WHAT THE TASK REQUIRES
Edit the listing from the line containing "Güzel bir çift" down to the line containing "2003 Ferrari Enzo - photo 3", changing "auction lot" to "lot" and leaving everything else as it is. Return only those lines.

DATA
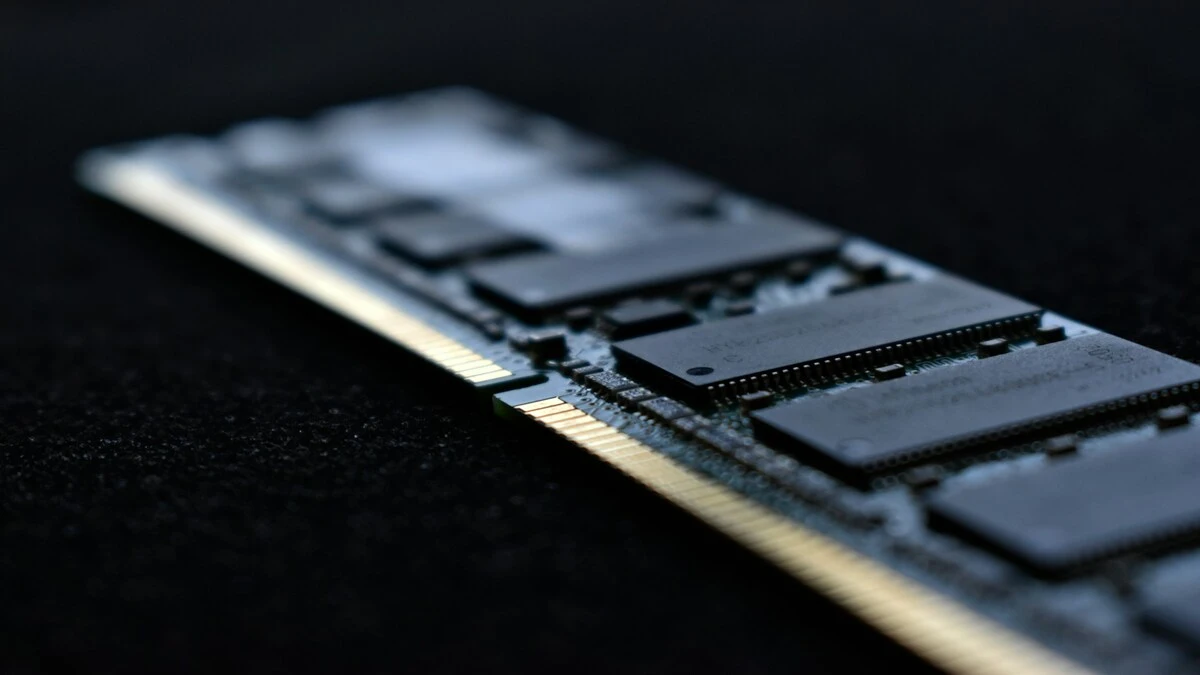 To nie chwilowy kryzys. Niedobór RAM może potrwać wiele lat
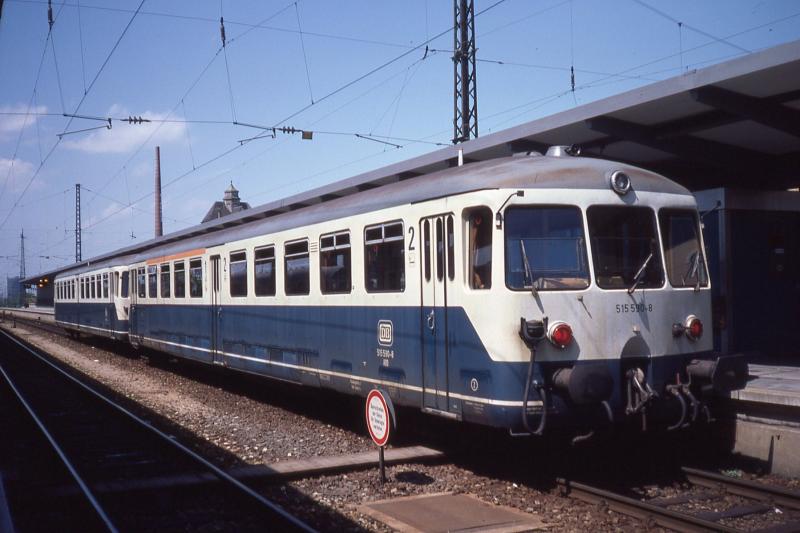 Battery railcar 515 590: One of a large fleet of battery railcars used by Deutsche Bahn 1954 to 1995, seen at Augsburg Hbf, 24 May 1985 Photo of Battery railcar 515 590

--

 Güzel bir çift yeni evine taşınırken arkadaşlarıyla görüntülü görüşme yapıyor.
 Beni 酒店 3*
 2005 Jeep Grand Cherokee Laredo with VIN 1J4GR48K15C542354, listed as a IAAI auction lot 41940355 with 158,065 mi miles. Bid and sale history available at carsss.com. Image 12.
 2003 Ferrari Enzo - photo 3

FINAL ANSWER
 Güzel bir çift yeni evine taşınırken arkadaşlarıyla görüntülü görüşme yapıyor.
 Beni 酒店 3*
 2005 Jeep Grand Cherokee Laredo with VIN 1J4GR48K15C542354, listed as a IAAI lot 41940355 with 158,065 mi miles. Bid and sale history available at carsss.com. Image 12.
 2003 Ferrari Enzo - photo 3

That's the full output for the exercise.